### ACTIVITY
Go to the line holding "1. Menghormati dan" in the data below. Return it and each line after it through the last, exactly, and skip the pictures.

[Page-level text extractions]
####

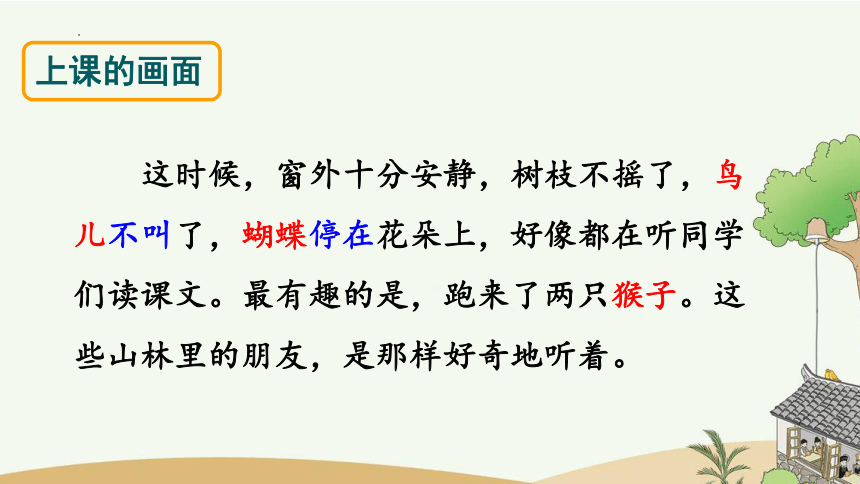 上课的画面

这时候，窗外十分安静，树枝不摇了，鸟儿不叫了，蝴蝶停在花朵上，好像都在听同学们读课文。最有趣的是，跑来了两只猴子。这些山林里的朋友，是那样好奇地听着。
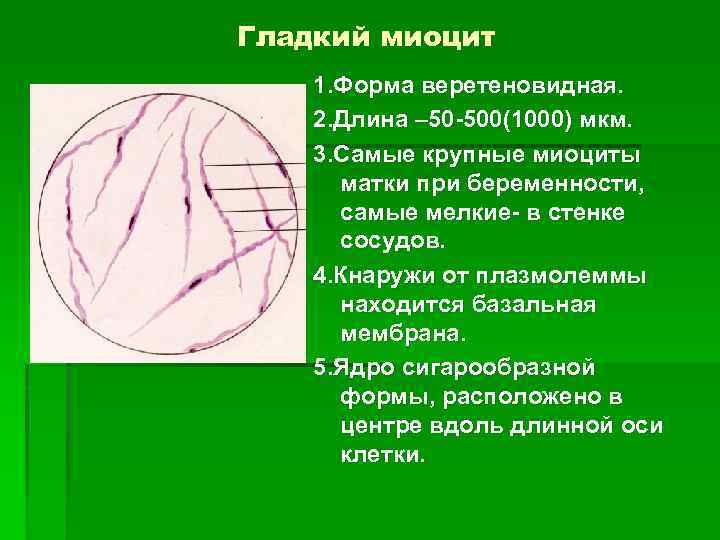 Гладкий миоцит

1.Форма веретеновидная.

2.Длина –50-500(1000) мкм.

3.Самые крупные миоциты матки при беременности, самые мелкие- в стенке сосудов.

4.Кнаружи от плазмолеммы находится базальная мембрана.

5.Ядро сигарообразной формы, расположено в центре вдоль длинной оси клетки.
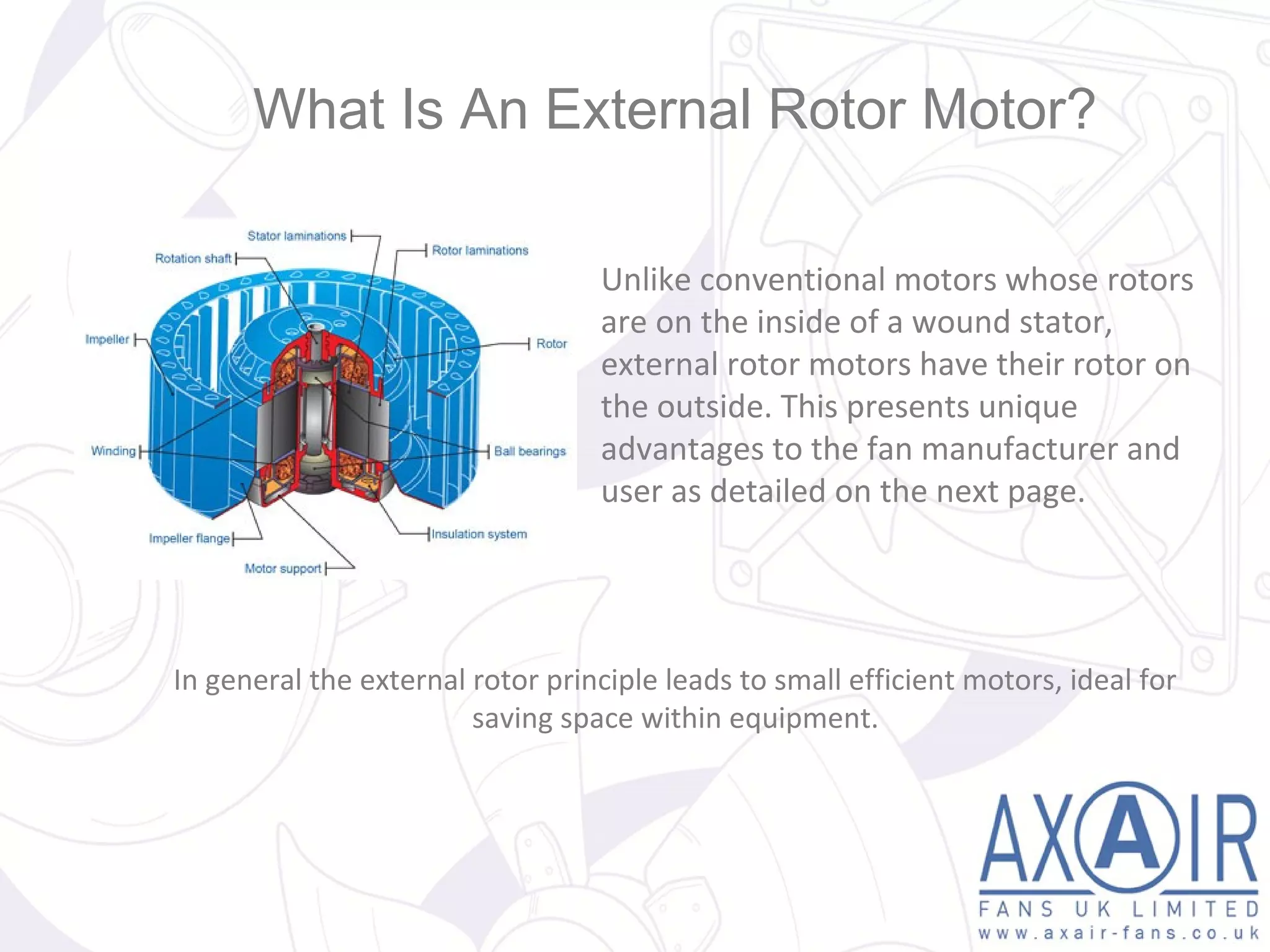 What Is An External Rotor Motor?

Stator laminations
Rotation shaft
Rotor laminations
Impeller
Rotor
Winding
Ball bearings
Impeller flange
Insulation system
Motor support

Unlike conventional motors whose rotors are on the inside of a wound stator, external rotor motors have their rotor on the outside. This presents unique advantages to the fan manufacturer and user as detailed on the next page.

In general the external rotor principle leads to small efficient motors, ideal for saving space within equipment.

AXAIR
FANS UK LIMITED
www.axair-fans.co.uk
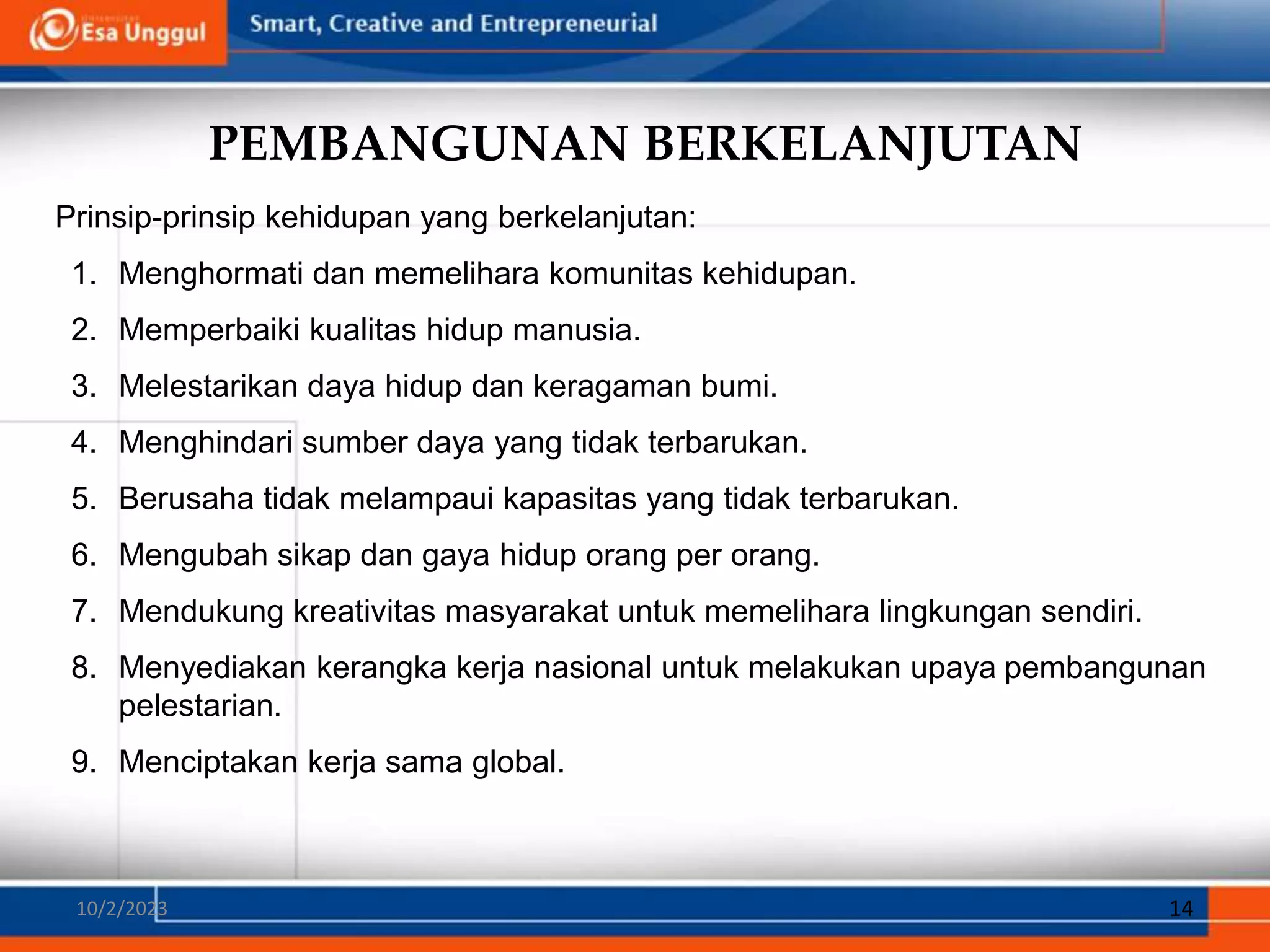 Esa Unggul

Smart, Creative and Entrepreneurial

PEMBANGUNAN BERKELANJUTAN

Prinsip-prinsip kehidupan yang berkelanjutan:

1. Menghormati dan memelihara komunitas kehidupan.
2. Memperbaiki kualitas hidup manusia.
3. Melestarikan daya hidup dan keragaman bumi.
4. Menghindari sumber daya yang tidak terbarukan.
5. Berusaha tidak melampaui kapasitas yang tidak terbarukan.
6. Mengubah sikap dan gaya hidup orang per orang.
7. Mendukung kreativitas masyarakat untuk memelihara lingkungan sendiri.
8. Menyediakan kerangka kerja nasional untuk melakukan upaya pembangunan pelestarian.
9. Menciptakan kerja sama global.

10/2/2023

14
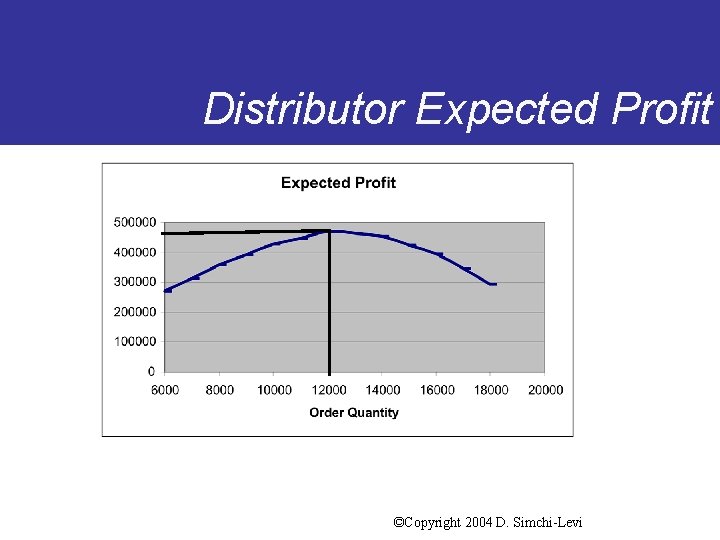 Distributor Expected Profit

Expected Profit

500000
400000
300000
200000
100000
0

6000 8000 10000 12000 14000 16000 18000 20000

Order Quantity

©Copyright 2004 D. Simchi-Levi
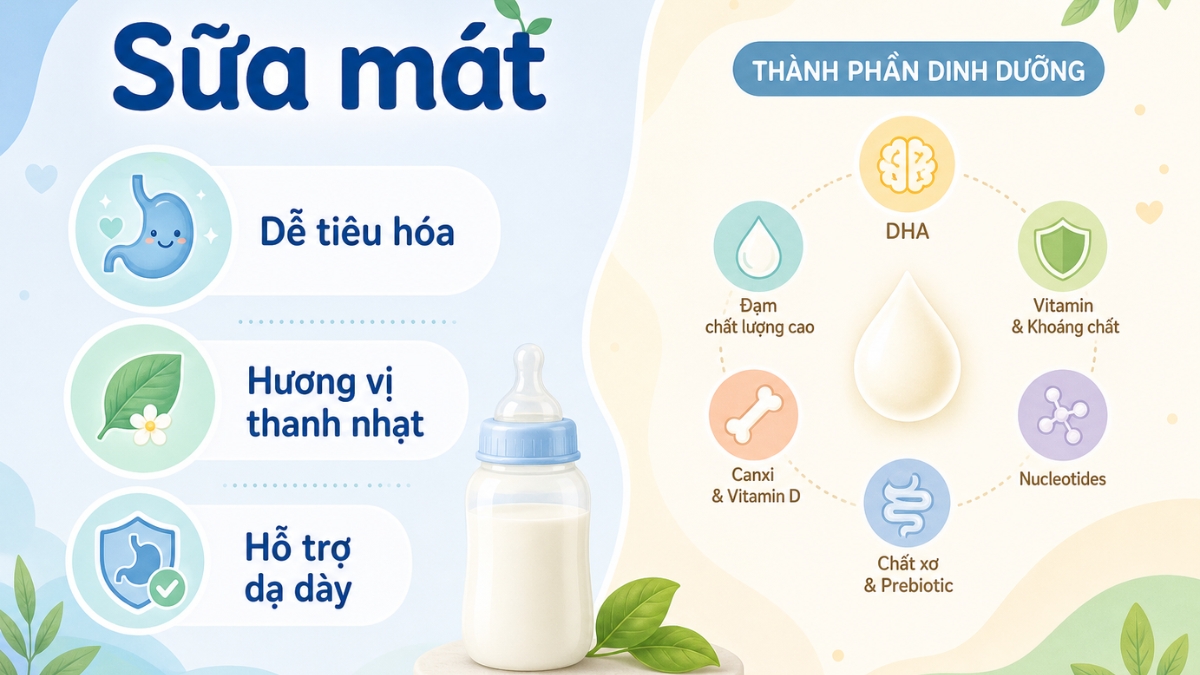 Sữa mát

Dễ tiêu hóa

Hương vị thanh nhạt

Hỗ trợ dạ dày

THÀNH PHẦN DINH DƯỠNG

DHA

Đạm chất lượng cao

Vitamin & Khoáng chất

Canxi & Vitamin D

Nucleotides

Chất xơ & Prebiotic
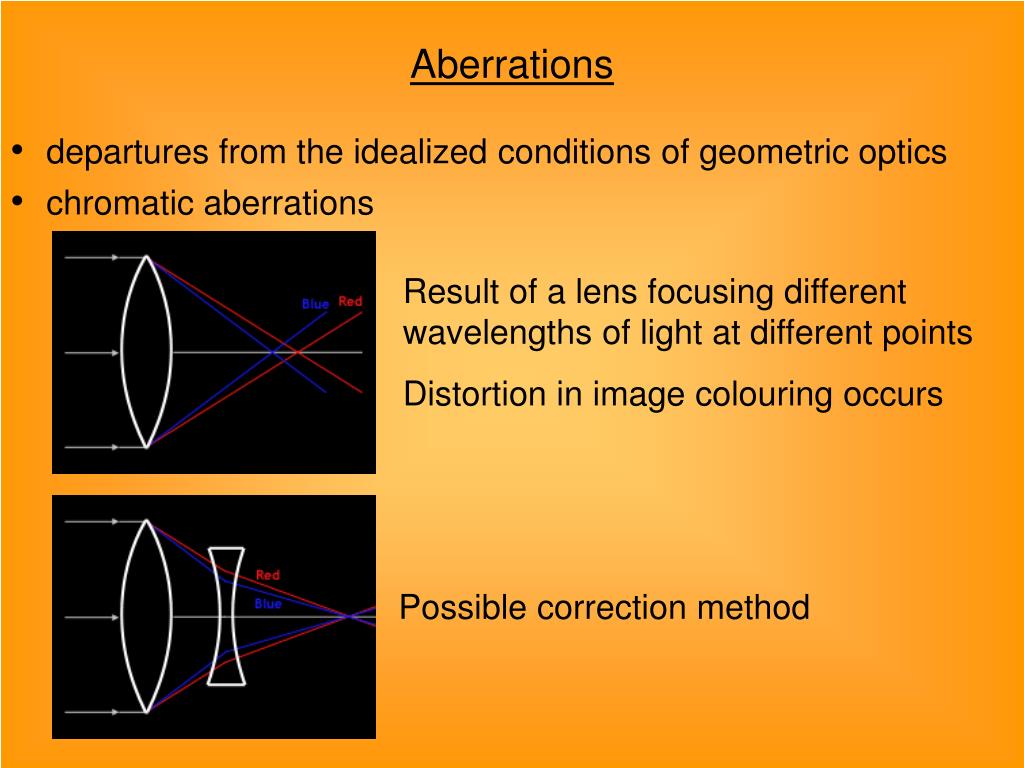 Aberrations

• departures from the idealized conditions of geometric optics
• chromatic aberrations

Blue Red

Result of a lens focusing different wavelengths of light at different points

Distortion in image colouring occurs

Red
Blue

Possible correction method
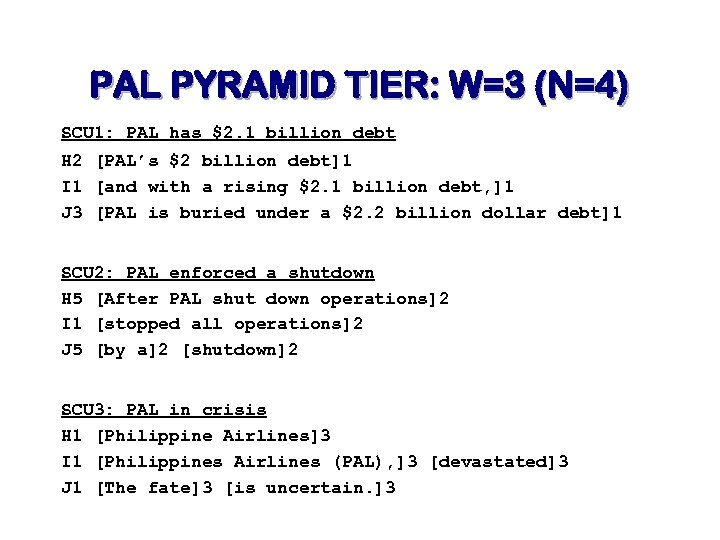 PAL PYRAMID TIER: W=3 (N=4)

SCU1: PAL has \$2.1 billion debt
H2 [PAL's \$2 billion debt]1
I1 [and with a rising \$2.1 billion debt,]1
J3 [PAL is buried under a \$2.2 billion dollar debt]1

SCU2: PAL enforced a shutdown
H5 [After PAL shut down operations]2
I1 [stopped all operations]2
J5 [by a]2 [shutdown]2

SCU3: PAL in crisis
H1 [Philippine Airlines]3
I1 [Philippines Airlines (PAL),]3 [devastated]3
J1 [The fate]3 [is uncertain.]3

####

### WORKED SOLUTION
1. Menghormati dan memelihara komunitas kehidupan.
2. Memperbaiki kualitas hidup manusia.
3. Melestarikan daya hidup dan keragaman bumi.
4. Menghindari sumber daya yang tidak terbarukan.
5. Berusaha tidak melampaui kapasitas yang tidak terbarukan.
6. Mengubah sikap dan gaya hidup orang per orang.
7. Mendukung kreativitas masyarakat untuk memelihara lingkungan sendiri.
8. Menyediakan kerangka kerja nasional untuk melakukan upaya pembangunan pelestarian.
9. Menciptakan kerja sama global.

10/2/2023

14
 Distributor Expected Profit

Expected Profit

500000
400000
300000
200000
100000
0

6000 8000 10000 12000 14000 16000 18000 20000

Order Quantity

©Copyright 2004 D. Simchi-Levi
 Sữa mát

Dễ tiêu hóa

Hương vị thanh nhạt

Hỗ trợ dạ dày

THÀNH PHẦN DINH DƯỠNG

DHA

Đạm chất lượng cao

Vitamin & Khoáng chất

Canxi & Vitamin D

Nucleotides

Chất xơ & Prebiotic
 Aberrations

• departures from the idealized conditions of geometric optics
• chromatic aberrations

Blue Red

Result of a lens focusing different wavelengths of light at different points

Distortion in image colouring occurs

Red
Blue

Possible correction method
 PAL PYRAMID TIER: W=3 (N=4)

SCU1: PAL has \$2.1 billion debt
H2 [PAL's \$2 billion debt]1
I1 [and with a rising \$2.1 billion debt,]1
J3 [PAL is buried under a \$2.2 billion dollar debt]1

SCU2: PAL enforced a shutdown
H5 [After PAL shut down operations]2
I1 [stopped all operations]2
J5 [by a]2 [shutdown]2

SCU3: PAL in crisis
H1 [Philippine Airlines]3
I1 [Philippines Airlines (PAL),]3 [devastated]3
J1 [The fate]3 [is uncertain.]3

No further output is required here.